### TASK 1
List every configuration of drip emitter that the drip irrigation post names in its first sentence.
### TASK 2
Answer these questions using the drip irrigation post:
(a) What range of draws do drip emitters have?
(b) For what kind of plants did the writer use 1-2 GPH misters?
(c) What can usually be done with a timer that will not allow long enough watering cycles?
### TASK 3
Pick up the drip irrigation post after its last sentence and keep writing it.

### STUDY TEXT
===============

Drip emitters come in all sorts of configurations from basic drip, and bubblers to misters and even mini rainjet type things. They have draws in a range something like .5 to 12 Gallons per Hour (GPH). There are self cleaning types and versions that compensate for pressure along long pipe runs. Most of the designs I did were with simple drip emitters in the 1-4 GPH range. I did use some 1-2GPH misters for plants like azaleas that liked their leaves moistened. I started using it during Northern California water rationing when working as a landscape designer. I never stopped and put most designs I did on drip systems except for turf areas. Clients loved it too. 

Drip components are easy to install and are inexpensive. Some legacy irrigation valves may not work with the low flow rate but they are not expensive either. Some timers may not allow long enough watering cycles but you can usually set them to repeat. 

You should shop at an irrigation supply outlet or online for best selection. Box stores have limited options and of course cheap quality emitters. I guess you could get the tubing from them.

===============

### GIVEN ENTRIES
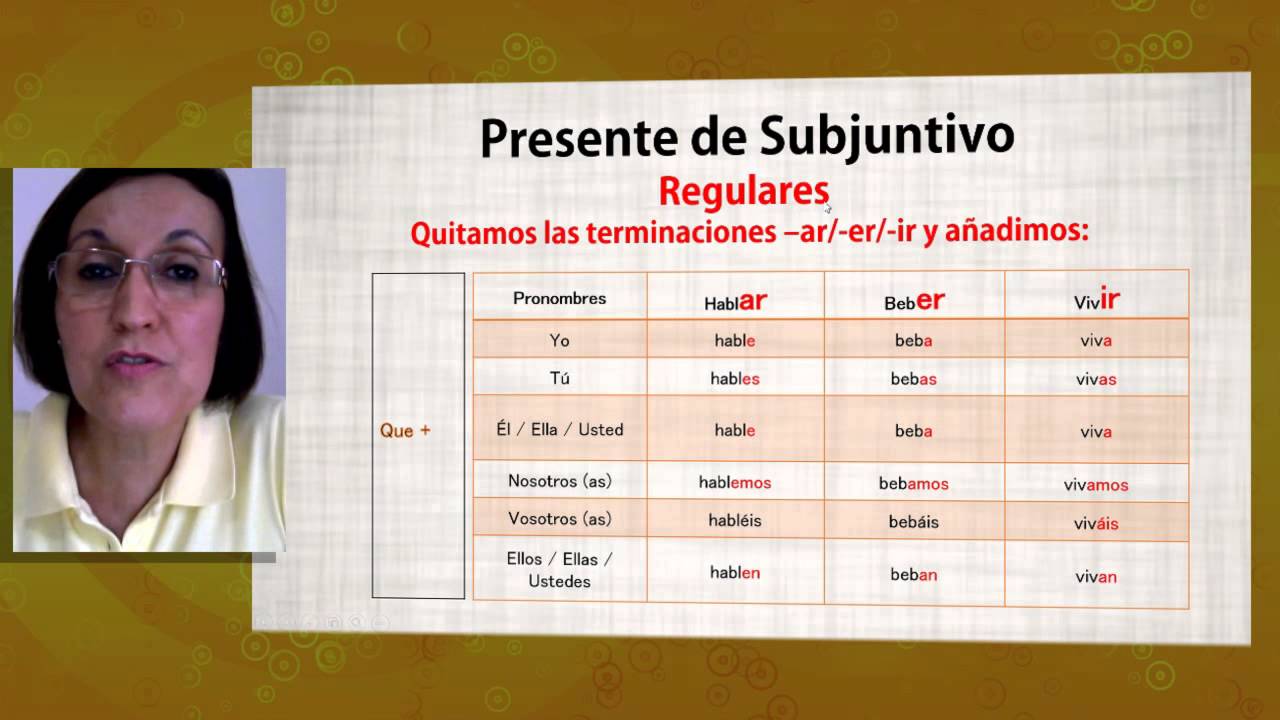 Presente de Subjuntivo

Regulares

Quitamos las terminaciones –ar/-er/-ir y añadimos:

Que +

| Pronombres | Hablar | Beber | Vivir |
|---|---|---|---|
| Yo | hable | beba | viva |
| Tú | hables | bebas | vivas |
| Él / Ella / Usted | hable | beba | viva |
| Nosotros (as) | hablemos | bebamos | vivamos |
| Vosotros (as) | habléis | bebáis | viváis |
| Ellos / Ellas / Ustedes | hablen | beban | vivan |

===============

### REPLY 1
basic drip
bubblers
misters
mini rainjet type things

### REPLY 2
(a) Something like .5 to 12 Gallons per Hour (GPH).
(b) Plants like azaleas that liked their leaves moistened.
(c) It can usually be set to repeat.

### REPLY 3
You can also add things like fertilizer injectors to drip irrigation systems. Installing the emitters is a matter of using a punch and inserter for the type emitter you buy. Punch a hole. Plug it with an emmitter. It does not get much easier? You do want to make sure you put a filter on drip lines. 

For your podacarpus trees, consider placing several smaller emitters rather than one large one. 

The only drawback to drip irrigation is that at least the part of the tubing with the emitters has to be on the surface. Ground covers and other plants will soon disguise it though. However, it may not be the best choice for areas subject to a lot of foot traffic from people or pets. 

I warn you, a nicely designed drip system is as much fun to watch as paint drying so if you are looking for high drama while you water, some wasteful approach in GPM would be better.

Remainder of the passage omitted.